所给文段:
紧密型医联体,不但上转方便,长期以来的下转问题也得到了解决。“在没有医联体之前,包括我们仁济在内的三甲医院面对的一个大问题,就是一些病人很难向下转诊。”

比如,脑中风的康复病人。一个很现实的问题就是,三甲医院想把他们转到二级医院或者社区医院进行康复治疗,但下级医院往往不愿意收这类病人,这有多方面的原因。紧密型医联体建立后,这些双向转诊通道得以畅通。

问题和建议

这种紧密型的医联体,得益于浦东新区政府的牵头。实际上,大多数的医联体之间合作并没有这么紧密。

陈芳源在她此次的提案中剖析了一些医联体存在的普遍问题。在她看来,问题主要集中于几个方面。

任务要求:
1. 请把医联体文段中从“紧密型医联体,不但上转方便,长期以来的下”到“联体之间合作并没有这么紧密。”的这一段一字不差地照抄下来。
2. 按照医联体文段的说法,这种紧密型医联体得以建立靠的是什么?用一到三句话说明。
这些数据行用不上。

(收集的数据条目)
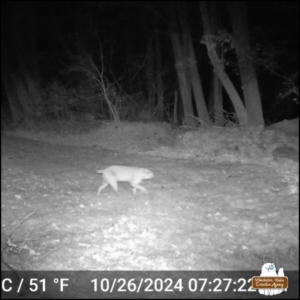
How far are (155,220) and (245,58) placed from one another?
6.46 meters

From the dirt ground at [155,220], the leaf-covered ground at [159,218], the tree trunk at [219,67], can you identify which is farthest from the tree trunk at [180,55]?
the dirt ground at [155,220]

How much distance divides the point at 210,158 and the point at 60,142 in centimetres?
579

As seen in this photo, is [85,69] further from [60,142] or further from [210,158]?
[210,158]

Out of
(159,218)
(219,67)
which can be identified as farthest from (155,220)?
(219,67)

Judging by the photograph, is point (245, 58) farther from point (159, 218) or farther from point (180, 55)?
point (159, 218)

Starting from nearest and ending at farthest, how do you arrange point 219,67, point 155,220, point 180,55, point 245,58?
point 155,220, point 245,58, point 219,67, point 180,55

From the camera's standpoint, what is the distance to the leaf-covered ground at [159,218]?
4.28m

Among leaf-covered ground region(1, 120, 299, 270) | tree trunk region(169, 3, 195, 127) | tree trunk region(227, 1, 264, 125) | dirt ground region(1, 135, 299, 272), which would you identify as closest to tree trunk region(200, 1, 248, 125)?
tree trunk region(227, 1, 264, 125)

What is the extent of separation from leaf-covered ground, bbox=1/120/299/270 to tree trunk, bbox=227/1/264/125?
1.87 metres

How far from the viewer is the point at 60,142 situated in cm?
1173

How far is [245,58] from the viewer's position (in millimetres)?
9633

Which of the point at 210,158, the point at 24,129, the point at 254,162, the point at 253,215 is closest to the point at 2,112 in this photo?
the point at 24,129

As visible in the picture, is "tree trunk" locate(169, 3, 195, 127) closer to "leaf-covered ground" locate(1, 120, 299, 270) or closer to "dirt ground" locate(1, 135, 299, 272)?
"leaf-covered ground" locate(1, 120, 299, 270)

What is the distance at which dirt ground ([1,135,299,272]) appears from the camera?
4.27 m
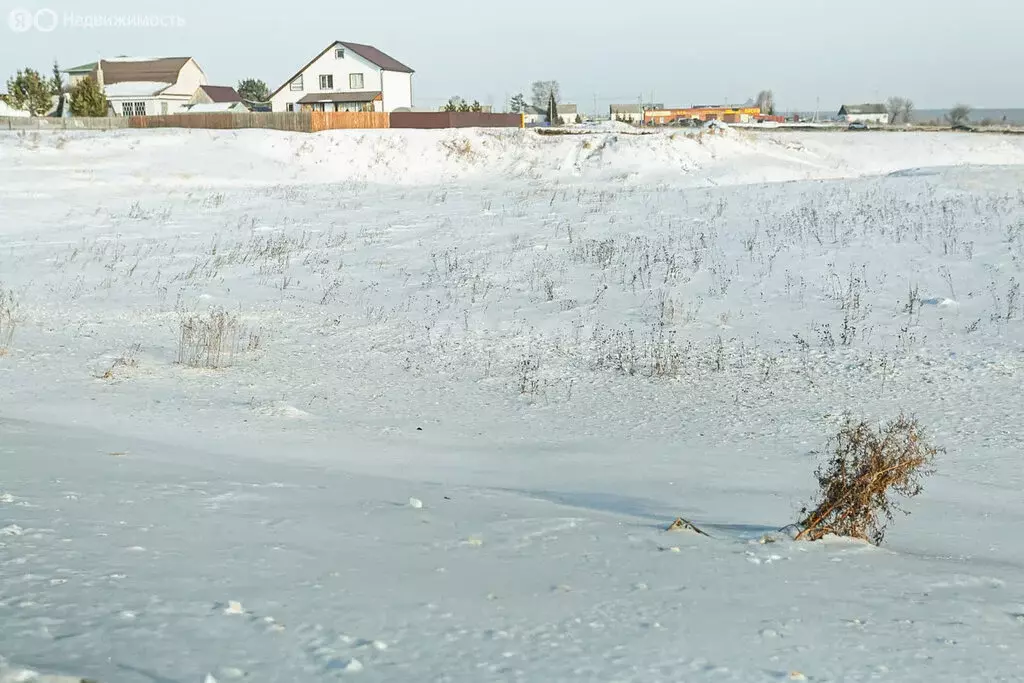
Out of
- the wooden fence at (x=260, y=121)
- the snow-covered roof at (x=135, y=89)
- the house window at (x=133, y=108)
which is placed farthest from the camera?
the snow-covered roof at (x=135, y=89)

==

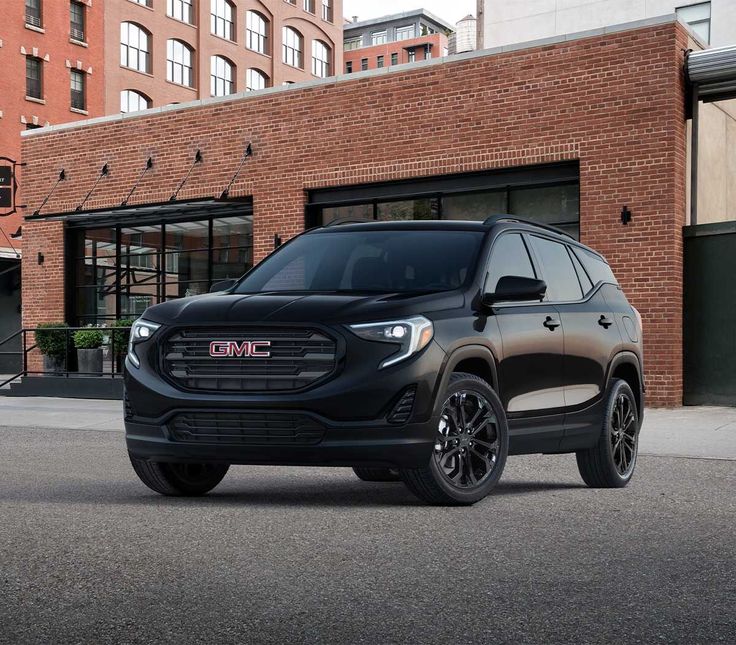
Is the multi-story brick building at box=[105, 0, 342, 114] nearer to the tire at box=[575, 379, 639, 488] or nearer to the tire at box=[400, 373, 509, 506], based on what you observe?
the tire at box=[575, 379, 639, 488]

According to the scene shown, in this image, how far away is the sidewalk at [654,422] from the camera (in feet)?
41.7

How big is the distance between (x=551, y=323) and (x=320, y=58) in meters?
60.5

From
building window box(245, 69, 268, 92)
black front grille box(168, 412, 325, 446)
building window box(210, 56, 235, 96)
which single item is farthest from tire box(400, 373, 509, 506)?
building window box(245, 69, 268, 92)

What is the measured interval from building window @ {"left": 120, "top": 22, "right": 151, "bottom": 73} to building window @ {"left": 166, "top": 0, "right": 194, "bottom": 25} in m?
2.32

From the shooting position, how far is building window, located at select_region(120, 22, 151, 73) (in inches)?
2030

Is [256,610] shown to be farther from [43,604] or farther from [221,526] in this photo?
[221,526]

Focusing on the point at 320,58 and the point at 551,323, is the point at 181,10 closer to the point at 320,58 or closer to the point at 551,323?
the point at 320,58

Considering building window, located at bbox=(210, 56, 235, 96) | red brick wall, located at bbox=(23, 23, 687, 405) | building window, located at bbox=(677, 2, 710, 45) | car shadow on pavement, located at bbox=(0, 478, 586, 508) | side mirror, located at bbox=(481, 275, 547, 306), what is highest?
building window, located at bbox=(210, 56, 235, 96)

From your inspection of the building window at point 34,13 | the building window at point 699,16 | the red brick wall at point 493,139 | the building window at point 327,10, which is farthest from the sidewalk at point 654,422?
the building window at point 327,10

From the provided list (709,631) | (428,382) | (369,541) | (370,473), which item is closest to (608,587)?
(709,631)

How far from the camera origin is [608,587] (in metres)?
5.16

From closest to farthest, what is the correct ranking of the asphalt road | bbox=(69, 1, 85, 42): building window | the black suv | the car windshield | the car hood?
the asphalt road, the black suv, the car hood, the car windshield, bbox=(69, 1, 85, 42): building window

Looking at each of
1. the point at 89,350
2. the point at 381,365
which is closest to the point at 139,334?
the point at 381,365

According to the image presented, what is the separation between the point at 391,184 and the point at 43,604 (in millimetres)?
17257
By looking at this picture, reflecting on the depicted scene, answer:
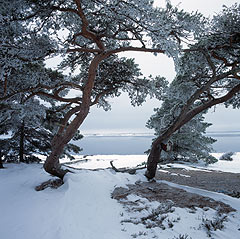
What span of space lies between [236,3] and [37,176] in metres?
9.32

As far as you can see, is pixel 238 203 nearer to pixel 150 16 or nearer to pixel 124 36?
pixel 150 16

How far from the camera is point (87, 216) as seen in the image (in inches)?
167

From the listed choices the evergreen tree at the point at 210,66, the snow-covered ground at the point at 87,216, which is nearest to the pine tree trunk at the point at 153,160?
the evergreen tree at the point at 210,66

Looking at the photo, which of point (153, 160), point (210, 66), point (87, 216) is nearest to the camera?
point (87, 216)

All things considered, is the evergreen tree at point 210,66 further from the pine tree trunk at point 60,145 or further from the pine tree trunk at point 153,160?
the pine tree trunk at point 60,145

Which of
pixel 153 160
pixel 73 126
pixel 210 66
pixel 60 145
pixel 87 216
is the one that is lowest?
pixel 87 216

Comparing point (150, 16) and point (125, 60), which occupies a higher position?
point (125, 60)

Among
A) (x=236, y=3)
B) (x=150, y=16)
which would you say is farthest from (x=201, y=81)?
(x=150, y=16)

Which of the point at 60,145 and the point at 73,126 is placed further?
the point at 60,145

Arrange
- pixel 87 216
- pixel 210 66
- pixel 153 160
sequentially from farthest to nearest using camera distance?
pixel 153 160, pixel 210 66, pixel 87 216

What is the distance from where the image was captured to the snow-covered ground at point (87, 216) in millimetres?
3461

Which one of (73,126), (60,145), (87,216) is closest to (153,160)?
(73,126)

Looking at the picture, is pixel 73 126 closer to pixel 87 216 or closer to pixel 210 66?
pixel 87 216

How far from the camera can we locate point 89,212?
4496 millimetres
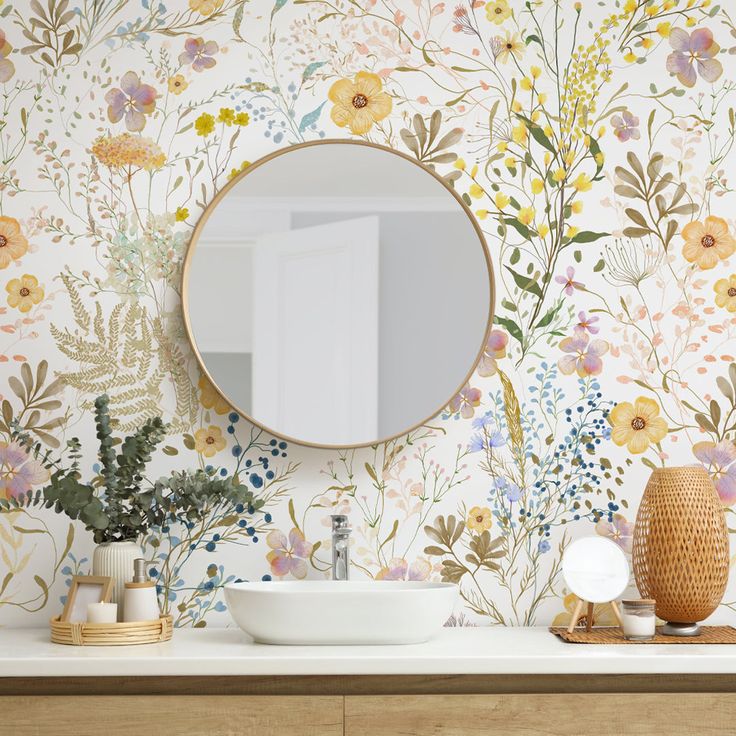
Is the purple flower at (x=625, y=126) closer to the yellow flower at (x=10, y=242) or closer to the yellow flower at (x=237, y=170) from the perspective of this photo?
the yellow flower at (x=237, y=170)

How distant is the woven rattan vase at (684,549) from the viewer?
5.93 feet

--

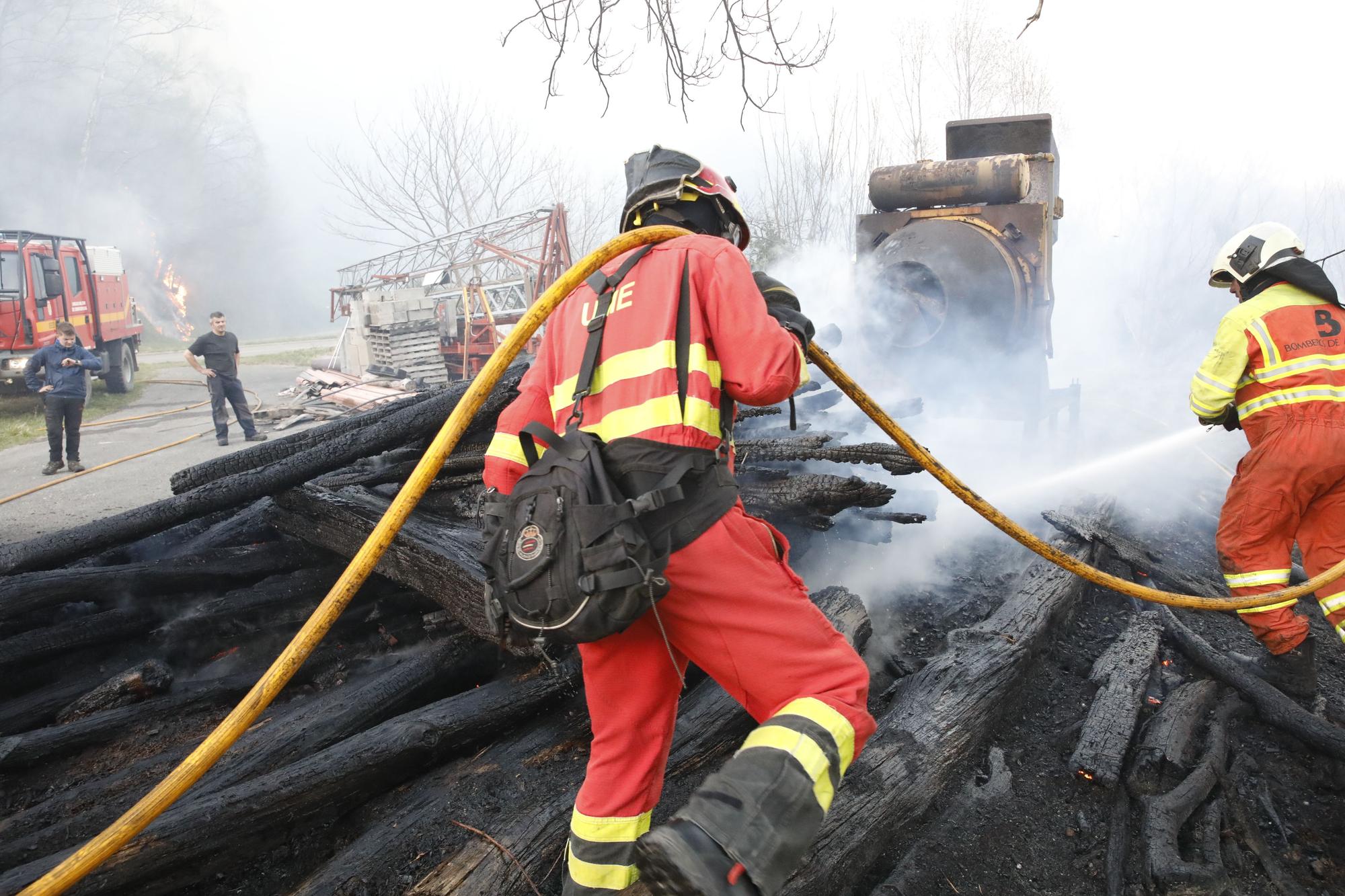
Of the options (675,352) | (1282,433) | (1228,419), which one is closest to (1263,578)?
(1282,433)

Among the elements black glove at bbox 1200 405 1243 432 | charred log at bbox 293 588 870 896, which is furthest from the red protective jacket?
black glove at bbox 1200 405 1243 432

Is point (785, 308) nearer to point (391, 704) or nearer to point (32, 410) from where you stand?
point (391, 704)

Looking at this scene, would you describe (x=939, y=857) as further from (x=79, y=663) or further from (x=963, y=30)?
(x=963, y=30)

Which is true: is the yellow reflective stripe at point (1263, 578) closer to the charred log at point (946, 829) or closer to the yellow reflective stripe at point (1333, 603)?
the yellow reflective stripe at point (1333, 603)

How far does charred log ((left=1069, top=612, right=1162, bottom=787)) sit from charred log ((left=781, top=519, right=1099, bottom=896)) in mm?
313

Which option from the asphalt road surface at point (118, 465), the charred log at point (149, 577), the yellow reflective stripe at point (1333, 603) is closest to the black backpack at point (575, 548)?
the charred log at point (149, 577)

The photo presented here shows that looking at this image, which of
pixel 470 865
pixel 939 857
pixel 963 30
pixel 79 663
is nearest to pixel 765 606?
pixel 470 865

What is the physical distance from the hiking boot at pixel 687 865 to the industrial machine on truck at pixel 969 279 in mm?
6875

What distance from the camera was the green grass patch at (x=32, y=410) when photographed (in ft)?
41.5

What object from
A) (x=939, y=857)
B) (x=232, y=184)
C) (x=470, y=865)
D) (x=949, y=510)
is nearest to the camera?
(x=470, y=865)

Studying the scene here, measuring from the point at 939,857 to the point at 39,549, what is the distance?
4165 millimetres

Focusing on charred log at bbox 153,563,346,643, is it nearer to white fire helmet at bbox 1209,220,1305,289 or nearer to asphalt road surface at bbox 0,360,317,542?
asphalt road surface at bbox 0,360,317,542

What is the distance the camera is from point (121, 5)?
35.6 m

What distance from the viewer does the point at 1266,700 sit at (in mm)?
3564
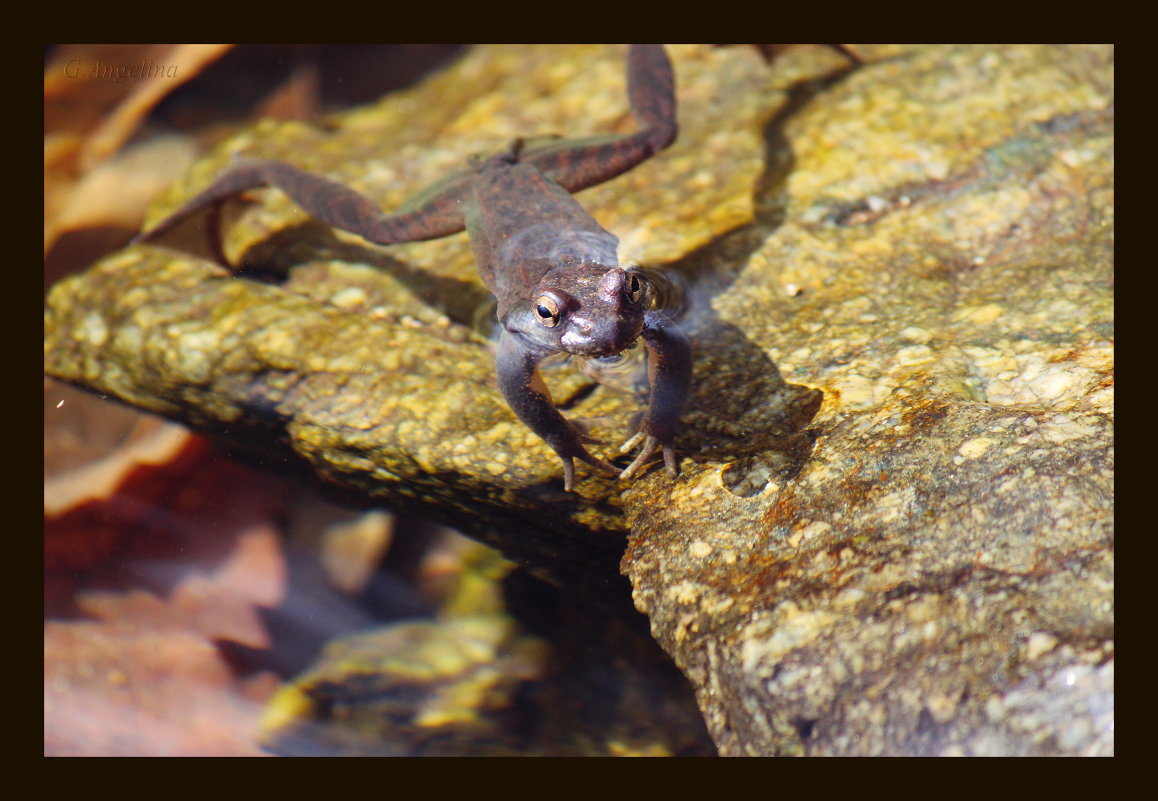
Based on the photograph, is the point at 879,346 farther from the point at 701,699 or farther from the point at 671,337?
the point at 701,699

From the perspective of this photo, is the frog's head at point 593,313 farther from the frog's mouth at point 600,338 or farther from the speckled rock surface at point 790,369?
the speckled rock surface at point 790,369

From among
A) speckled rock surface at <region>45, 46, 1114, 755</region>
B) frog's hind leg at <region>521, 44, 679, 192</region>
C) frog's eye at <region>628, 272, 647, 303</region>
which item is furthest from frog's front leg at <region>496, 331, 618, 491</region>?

本题答案:
1.
紧密型医联体,不但上转方便,长期以来的下转问题也得到了解决。“在没有医联体之前,包括我们仁济在内的三甲医院面对的一个大问题,就是一些病人很难向下转诊。”

比如,脑中风的康复病人。一个很现实的问题就是,三甲医院想把他们转到二级医院或者社区医院进行康复治疗,但下级医院往往不愿意收这类病人,这有多方面的原因。紧密型医联体建立后,这些双向转诊通道得以畅通。

问题和建议

这种紧密型的医联体,得益于浦东新区政府的牵头。实际上,大多数的医联体之间合作并没有这么紧密。

2. 这种紧密型医联体得益于浦东新区政府的牵头。